(Detection annotation records)
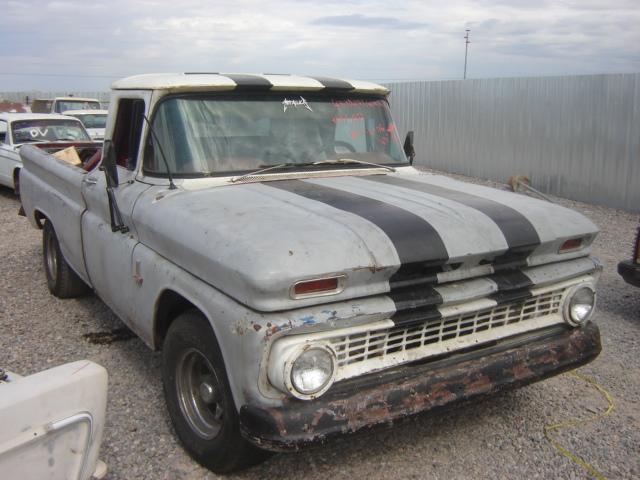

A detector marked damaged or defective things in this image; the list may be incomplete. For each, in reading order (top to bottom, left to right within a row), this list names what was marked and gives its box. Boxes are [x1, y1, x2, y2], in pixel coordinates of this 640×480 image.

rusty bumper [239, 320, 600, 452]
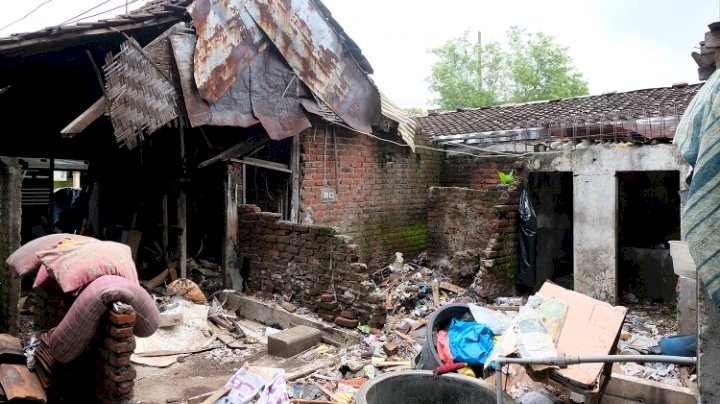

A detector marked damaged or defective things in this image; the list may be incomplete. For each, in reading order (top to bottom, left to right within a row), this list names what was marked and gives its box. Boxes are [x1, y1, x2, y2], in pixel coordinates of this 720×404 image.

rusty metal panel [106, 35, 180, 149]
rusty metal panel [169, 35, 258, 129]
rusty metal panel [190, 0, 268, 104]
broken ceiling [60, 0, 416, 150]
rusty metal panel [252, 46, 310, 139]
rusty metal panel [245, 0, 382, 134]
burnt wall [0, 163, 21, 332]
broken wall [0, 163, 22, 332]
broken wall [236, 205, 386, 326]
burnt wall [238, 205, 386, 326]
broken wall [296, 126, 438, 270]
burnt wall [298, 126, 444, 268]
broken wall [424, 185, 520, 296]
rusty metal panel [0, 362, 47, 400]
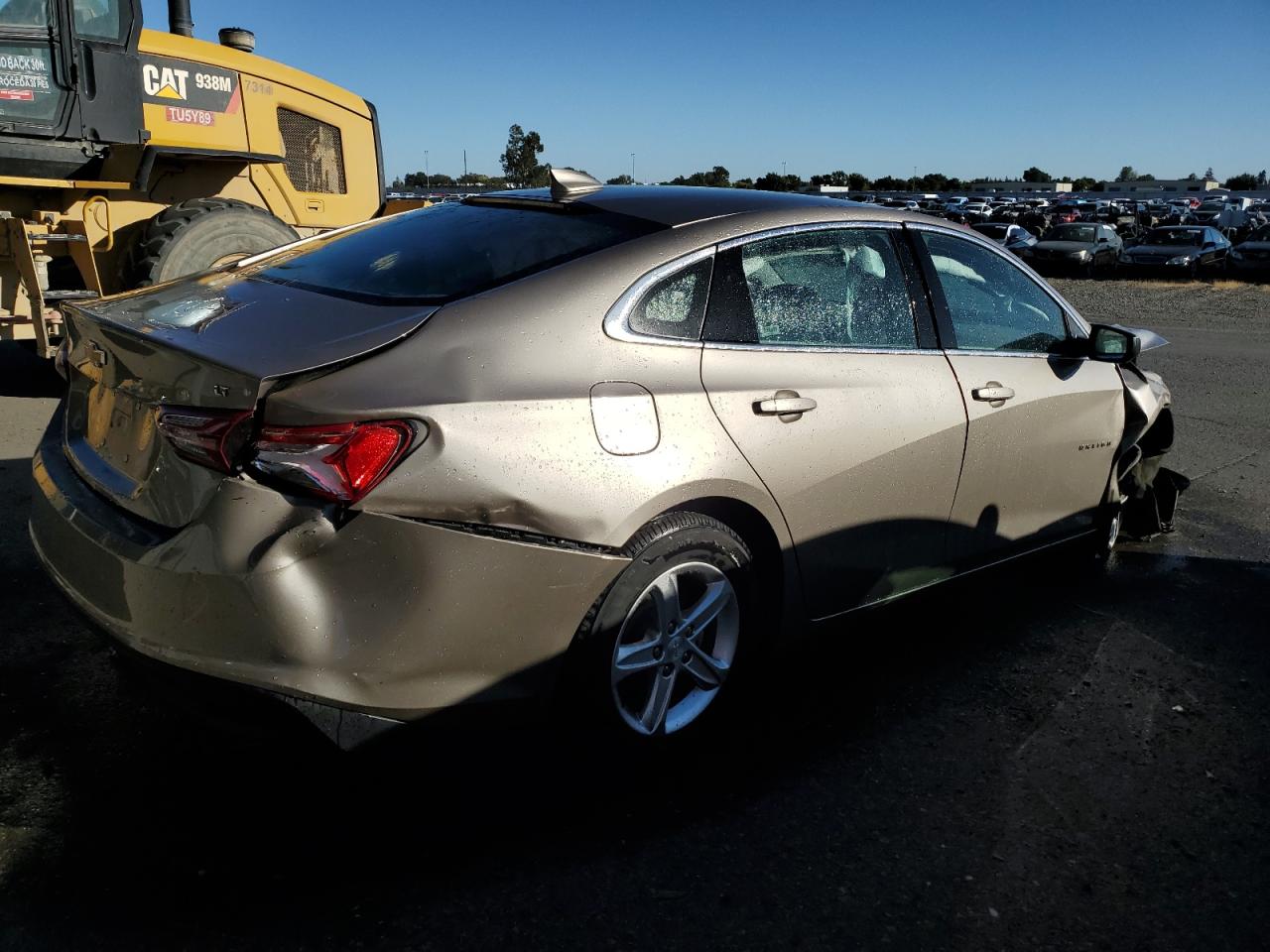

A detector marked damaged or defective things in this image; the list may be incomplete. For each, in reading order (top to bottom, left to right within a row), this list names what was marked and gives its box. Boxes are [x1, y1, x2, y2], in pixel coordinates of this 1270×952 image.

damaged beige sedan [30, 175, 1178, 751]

# [Task brief]
Print all of the data above word for word, leaving out the pictures.

# [Solution to the problem]
A detector marked damaged or defective things in this image; the list may be incomplete. For each, in reading order (top to bottom, left to right within a row), this list names what was marked and gives its box. Boxes are [x1, y1, x2, y2], in pixel coordinates of this 640×480 image.

rusty bumper [239, 320, 600, 452]

A detector marked damaged or defective things in this image; the list may be incomplete. For each, in reading order (top to bottom, left to right within a row), this list names what was marked and gives its box. Boxes are [x1, y1, x2, y2], in pixel coordinates of this 720×404 image.

rusty metal panel [106, 35, 180, 149]
rusty metal panel [169, 35, 258, 129]
rusty metal panel [190, 0, 268, 104]
broken ceiling [60, 0, 416, 150]
rusty metal panel [252, 46, 310, 139]
rusty metal panel [245, 0, 382, 134]
burnt wall [0, 163, 21, 332]
broken wall [0, 163, 22, 332]
broken wall [236, 205, 386, 326]
burnt wall [238, 205, 386, 326]
broken wall [296, 126, 438, 270]
burnt wall [298, 126, 444, 268]
broken wall [424, 185, 520, 296]
rusty metal panel [0, 362, 47, 400]

A detector marked damaged or defective things in this image; the list may be incomplete. For each, in reading order (top to bottom, left to right within a row), this list names what was marked and gives its box. Boxes are [x1, y1, x2, y2], in pixel coordinates of this 1270×952 image.

damaged beige sedan [30, 175, 1178, 751]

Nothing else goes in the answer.